[Spatial question records]
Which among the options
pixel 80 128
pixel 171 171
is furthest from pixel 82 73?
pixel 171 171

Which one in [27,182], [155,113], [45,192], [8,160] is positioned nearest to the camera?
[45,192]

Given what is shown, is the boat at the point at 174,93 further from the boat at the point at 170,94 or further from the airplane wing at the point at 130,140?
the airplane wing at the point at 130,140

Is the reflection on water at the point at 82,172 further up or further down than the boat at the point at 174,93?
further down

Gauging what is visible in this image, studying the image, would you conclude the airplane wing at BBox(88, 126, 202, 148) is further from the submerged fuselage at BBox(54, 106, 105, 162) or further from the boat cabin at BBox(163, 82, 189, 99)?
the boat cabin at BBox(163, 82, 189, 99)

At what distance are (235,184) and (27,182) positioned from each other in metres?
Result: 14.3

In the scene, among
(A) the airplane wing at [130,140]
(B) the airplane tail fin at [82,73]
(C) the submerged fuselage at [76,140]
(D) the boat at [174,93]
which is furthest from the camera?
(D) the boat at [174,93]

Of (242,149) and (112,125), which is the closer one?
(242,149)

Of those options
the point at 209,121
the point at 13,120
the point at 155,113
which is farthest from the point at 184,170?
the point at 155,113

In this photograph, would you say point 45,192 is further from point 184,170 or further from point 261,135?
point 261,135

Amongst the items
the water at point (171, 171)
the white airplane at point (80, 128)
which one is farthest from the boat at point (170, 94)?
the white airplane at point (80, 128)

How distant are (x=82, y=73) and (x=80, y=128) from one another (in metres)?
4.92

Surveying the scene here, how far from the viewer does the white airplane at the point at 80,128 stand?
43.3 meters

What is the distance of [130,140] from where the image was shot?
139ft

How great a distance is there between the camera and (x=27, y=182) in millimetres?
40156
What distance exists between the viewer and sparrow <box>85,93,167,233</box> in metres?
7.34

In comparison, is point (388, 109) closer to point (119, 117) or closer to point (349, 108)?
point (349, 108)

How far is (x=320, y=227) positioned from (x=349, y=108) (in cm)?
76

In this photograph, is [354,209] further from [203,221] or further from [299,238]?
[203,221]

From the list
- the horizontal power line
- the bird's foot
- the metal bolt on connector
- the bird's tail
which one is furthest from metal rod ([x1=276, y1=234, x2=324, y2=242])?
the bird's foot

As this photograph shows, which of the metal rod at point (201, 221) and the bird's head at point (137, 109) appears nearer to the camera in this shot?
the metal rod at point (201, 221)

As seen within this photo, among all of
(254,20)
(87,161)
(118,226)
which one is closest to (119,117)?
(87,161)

WHAT YOU WILL DO: Reproduce verbatim the lines of the records that run from the one containing "In this photograph, is" through the end of the records, both ends included.

EXERCISE OUTPUT:
In this photograph, is [354,209] further from [203,221] or further from [299,238]?
[203,221]

From the list
- the horizontal power line
- the bird's foot
- the metal bolt on connector
- the bird's tail
which one is furthest from metal rod ([x1=276, y1=234, x2=324, y2=242])?
the bird's foot

As this photograph shows, which of the metal rod at point (201, 221) and the bird's head at point (137, 109) appears nearer to the camera in this shot?
the metal rod at point (201, 221)

As seen within this photo, among all of
(254,20)
(87,161)
(118,226)
which one is closest to (119,117)?
(87,161)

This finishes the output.